EXERCISE PROMPT:
Gather every row below that contains the word "further" and copy each one in full.

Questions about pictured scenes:
* * * * * * *

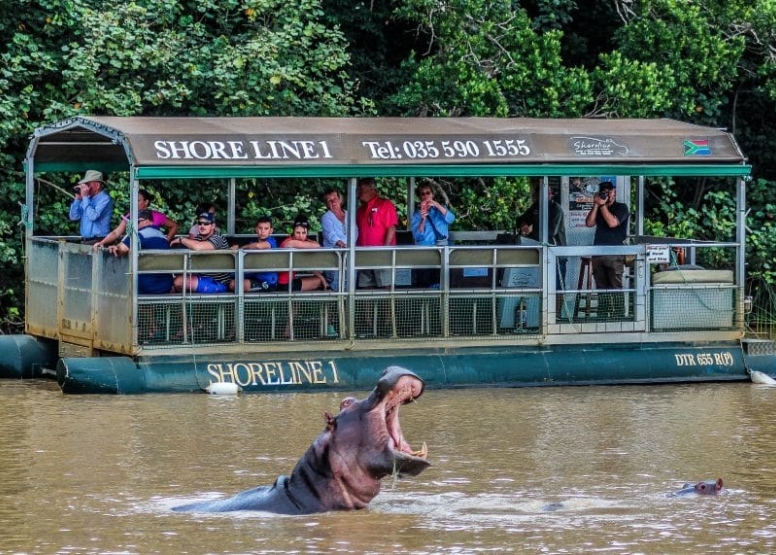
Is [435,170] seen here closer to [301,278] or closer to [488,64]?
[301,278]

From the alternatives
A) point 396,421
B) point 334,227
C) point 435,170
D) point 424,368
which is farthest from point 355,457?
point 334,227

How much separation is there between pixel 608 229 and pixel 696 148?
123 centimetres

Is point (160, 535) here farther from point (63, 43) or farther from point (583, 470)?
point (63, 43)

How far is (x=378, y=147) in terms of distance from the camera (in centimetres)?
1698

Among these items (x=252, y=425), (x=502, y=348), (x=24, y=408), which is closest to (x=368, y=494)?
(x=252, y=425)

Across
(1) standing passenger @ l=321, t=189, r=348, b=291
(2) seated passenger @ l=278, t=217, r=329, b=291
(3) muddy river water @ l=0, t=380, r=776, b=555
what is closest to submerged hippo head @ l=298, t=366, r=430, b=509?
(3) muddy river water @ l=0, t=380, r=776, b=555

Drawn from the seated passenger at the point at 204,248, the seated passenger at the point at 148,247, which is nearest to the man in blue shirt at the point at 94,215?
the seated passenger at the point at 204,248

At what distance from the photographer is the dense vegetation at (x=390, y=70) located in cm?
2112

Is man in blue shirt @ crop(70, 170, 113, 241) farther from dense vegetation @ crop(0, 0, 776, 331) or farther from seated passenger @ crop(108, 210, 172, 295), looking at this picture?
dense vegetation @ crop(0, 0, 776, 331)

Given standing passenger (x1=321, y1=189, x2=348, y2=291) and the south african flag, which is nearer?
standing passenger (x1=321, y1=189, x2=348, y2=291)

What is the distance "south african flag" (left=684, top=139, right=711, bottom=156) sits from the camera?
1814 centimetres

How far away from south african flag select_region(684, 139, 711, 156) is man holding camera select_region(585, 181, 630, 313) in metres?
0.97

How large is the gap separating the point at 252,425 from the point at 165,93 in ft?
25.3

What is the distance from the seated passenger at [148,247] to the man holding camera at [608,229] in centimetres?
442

* * * * * * *

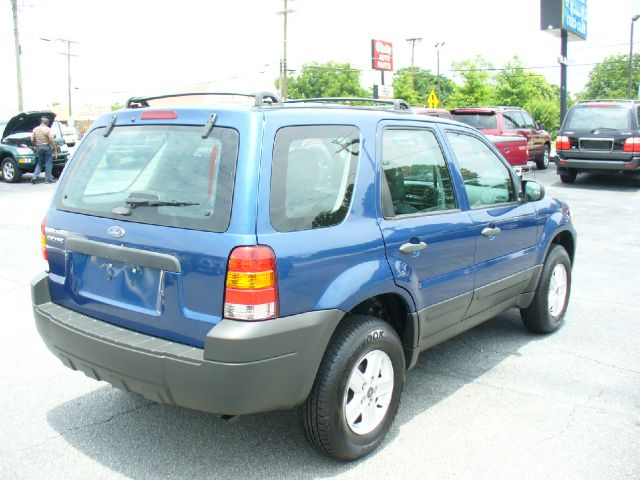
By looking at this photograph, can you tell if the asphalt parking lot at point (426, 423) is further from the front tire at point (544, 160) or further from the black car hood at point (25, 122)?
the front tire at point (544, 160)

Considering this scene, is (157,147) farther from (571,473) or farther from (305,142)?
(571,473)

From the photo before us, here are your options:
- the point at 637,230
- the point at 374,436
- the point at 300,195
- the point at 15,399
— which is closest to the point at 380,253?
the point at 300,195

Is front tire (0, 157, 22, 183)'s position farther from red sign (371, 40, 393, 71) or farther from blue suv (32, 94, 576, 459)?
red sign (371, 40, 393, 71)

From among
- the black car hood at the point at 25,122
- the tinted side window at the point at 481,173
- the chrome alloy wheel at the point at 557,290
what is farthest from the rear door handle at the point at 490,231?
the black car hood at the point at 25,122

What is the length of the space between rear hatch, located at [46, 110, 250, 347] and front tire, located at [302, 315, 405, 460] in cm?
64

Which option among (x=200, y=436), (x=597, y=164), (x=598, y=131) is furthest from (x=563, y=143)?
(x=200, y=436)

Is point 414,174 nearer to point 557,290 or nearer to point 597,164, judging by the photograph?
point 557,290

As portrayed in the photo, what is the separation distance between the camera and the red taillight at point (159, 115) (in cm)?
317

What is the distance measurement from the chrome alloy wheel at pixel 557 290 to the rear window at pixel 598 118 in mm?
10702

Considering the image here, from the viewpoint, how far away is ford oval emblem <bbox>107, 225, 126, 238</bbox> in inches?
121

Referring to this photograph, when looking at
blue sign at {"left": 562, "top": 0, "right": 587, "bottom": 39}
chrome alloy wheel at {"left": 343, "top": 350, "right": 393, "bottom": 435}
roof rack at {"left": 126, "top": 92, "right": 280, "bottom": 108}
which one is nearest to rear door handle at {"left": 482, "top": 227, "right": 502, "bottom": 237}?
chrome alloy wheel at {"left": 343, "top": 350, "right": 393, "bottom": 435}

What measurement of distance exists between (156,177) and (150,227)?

* * * * * * *

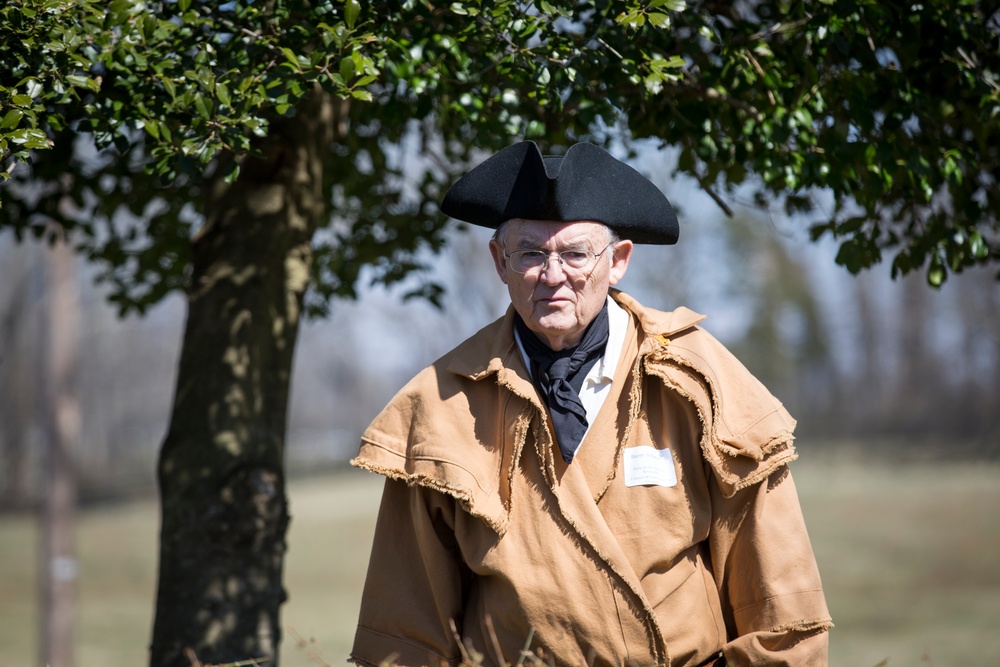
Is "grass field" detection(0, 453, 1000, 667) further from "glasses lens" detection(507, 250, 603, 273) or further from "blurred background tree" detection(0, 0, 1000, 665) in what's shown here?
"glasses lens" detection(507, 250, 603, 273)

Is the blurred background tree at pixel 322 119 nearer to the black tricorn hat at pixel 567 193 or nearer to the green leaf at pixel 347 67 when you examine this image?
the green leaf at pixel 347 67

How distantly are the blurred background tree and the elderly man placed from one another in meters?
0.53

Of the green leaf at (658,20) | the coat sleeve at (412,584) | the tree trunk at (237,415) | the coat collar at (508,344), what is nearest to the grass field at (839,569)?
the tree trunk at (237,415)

* * * * * * *

REPLY:
By looking at this photograph, can you tell if the asphalt parking lot at point (426, 423) is further from the front tire at point (544, 160) or further from the black car hood at point (25, 122)?
Is "grass field" detection(0, 453, 1000, 667) further from "glasses lens" detection(507, 250, 603, 273) or further from "blurred background tree" detection(0, 0, 1000, 665) in what's shown here?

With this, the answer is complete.